### [YOUR GOAL]
Copy out the listing lines beginning with the one that contains "1954 Mercedes Benz" and continuing through the one that contains "তালিকায় চার অসহায়ের", both of those included. Give only the text and leave out the pictures.

### [ENTRIES SHOWN]

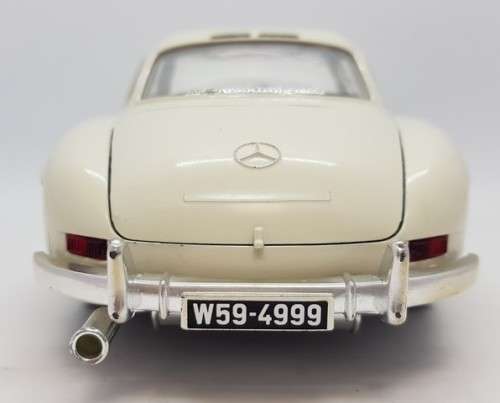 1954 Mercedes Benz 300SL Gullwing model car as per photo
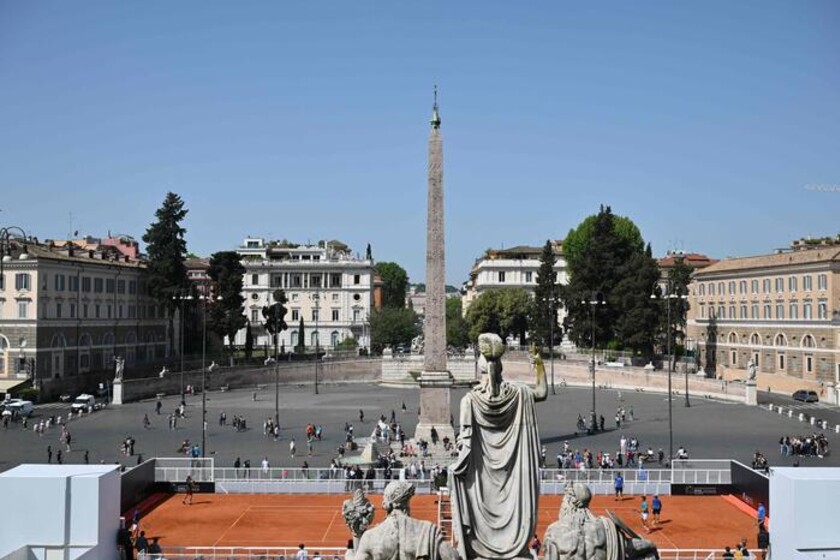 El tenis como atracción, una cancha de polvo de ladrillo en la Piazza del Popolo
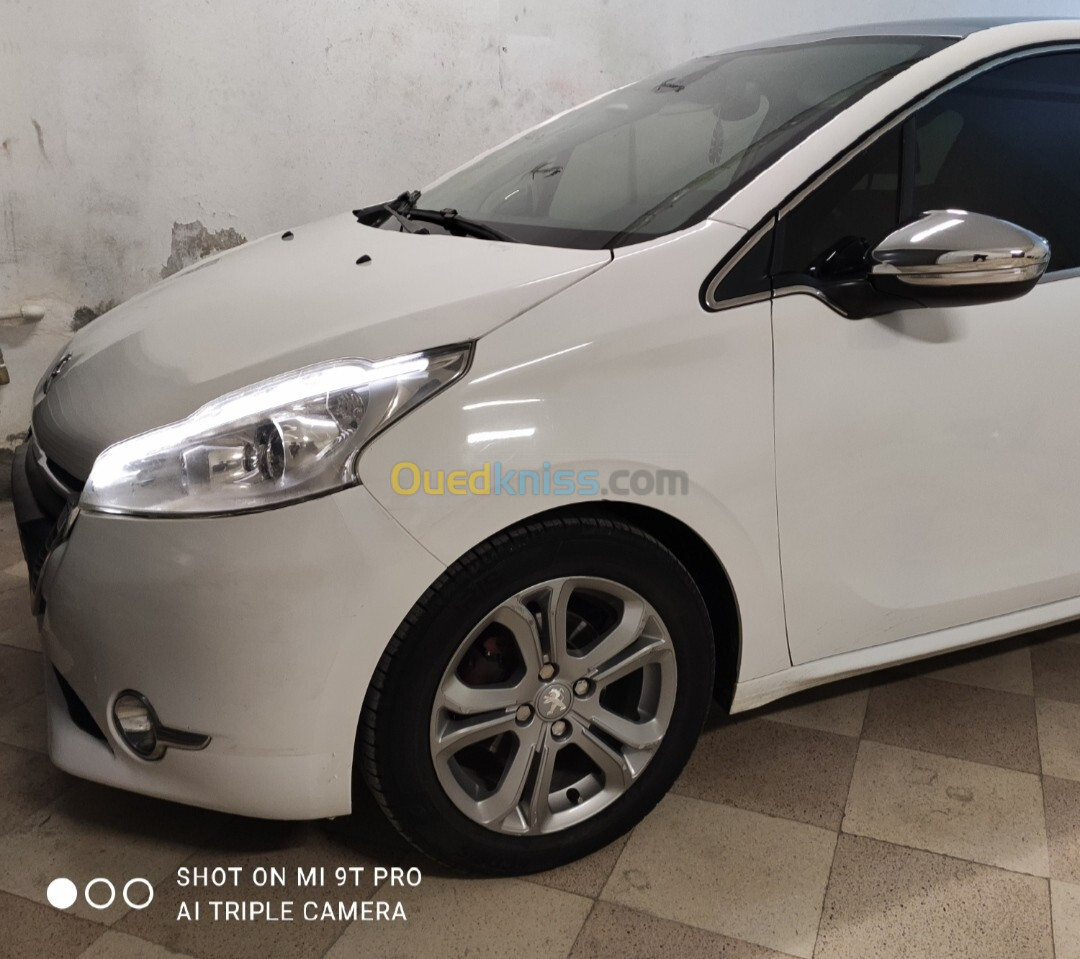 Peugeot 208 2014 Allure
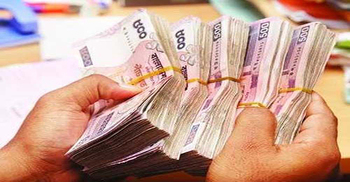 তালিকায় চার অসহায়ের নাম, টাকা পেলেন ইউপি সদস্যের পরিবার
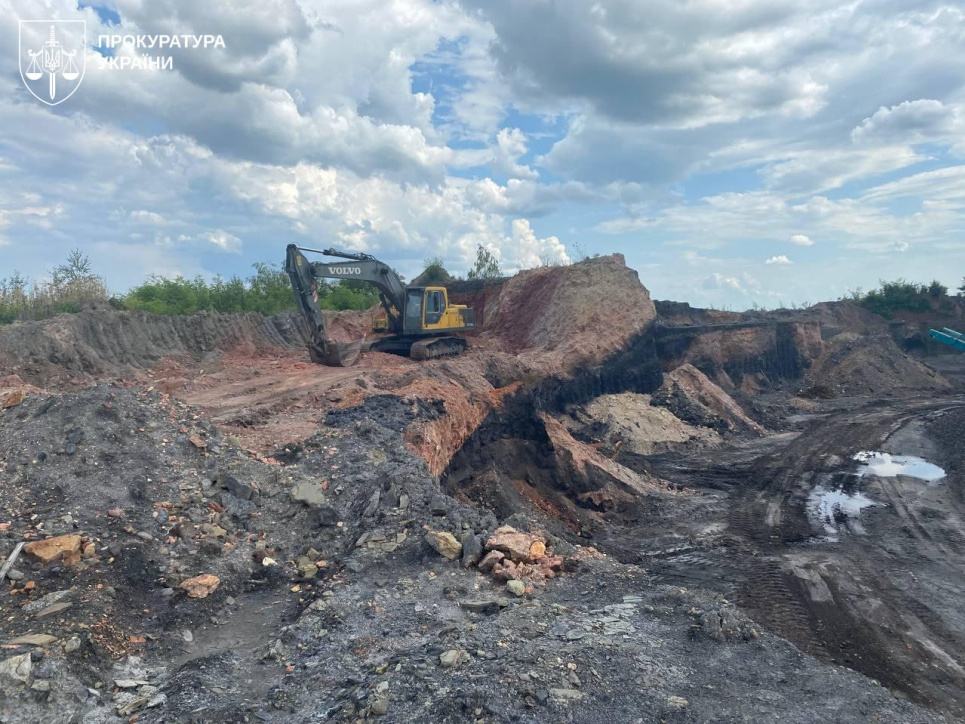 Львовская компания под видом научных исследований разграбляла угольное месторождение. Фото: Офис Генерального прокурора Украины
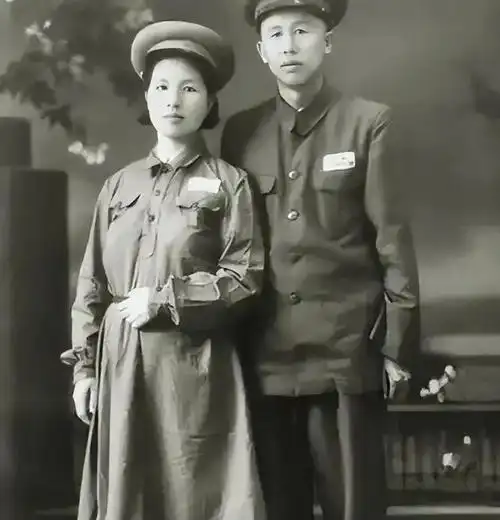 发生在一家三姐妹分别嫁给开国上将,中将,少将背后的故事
--
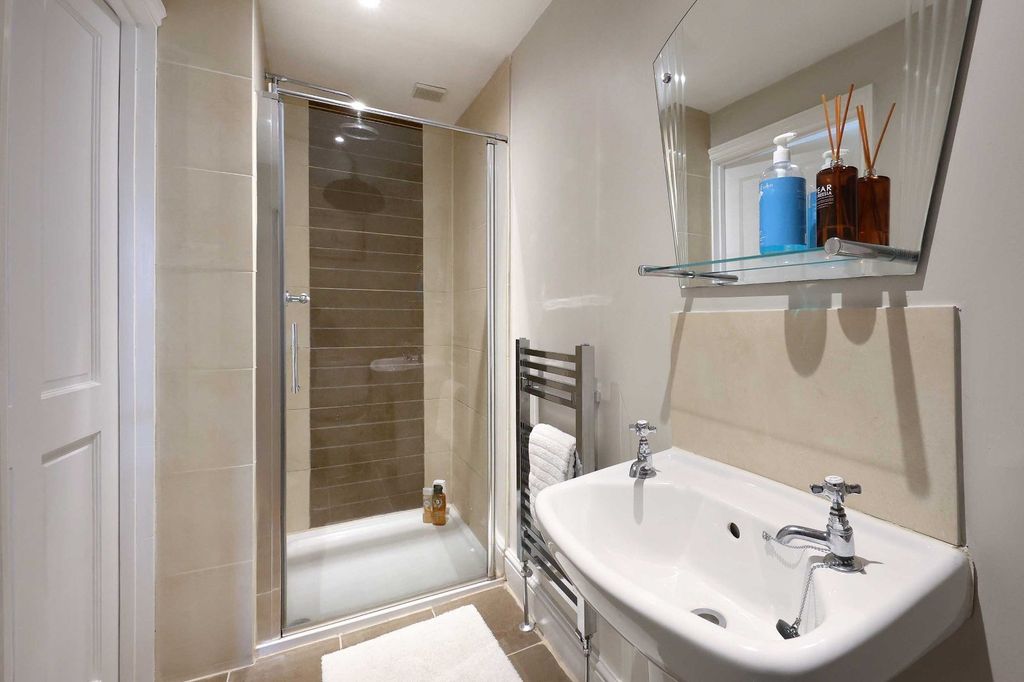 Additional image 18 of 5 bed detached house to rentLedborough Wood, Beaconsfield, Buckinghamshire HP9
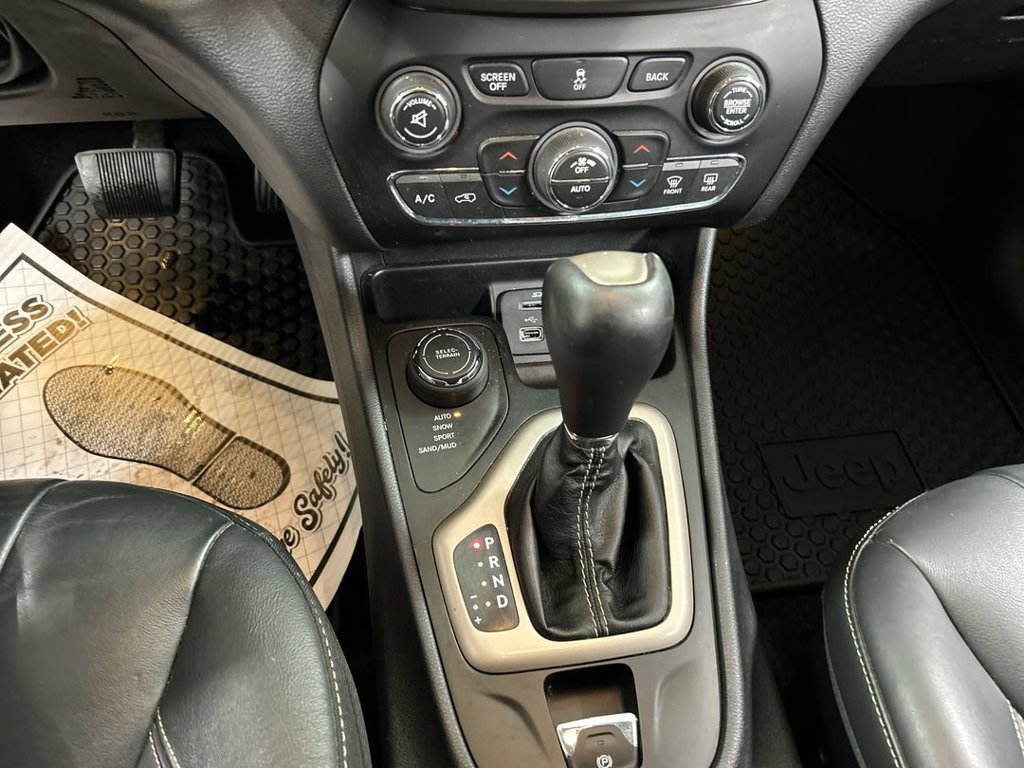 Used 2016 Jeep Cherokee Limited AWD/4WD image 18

### [OUTPUT OF THE TASK]
 1954 Mercedes Benz 300SL Gullwing model car as per photo
 El tenis como atracción, una cancha de polvo de ladrillo en la Piazza del Popolo
 Peugeot 208 2014 Allure
 তালিকায় চার অসহায়ের নাম, টাকা পেলেন ইউপি সদস্যের পরিবার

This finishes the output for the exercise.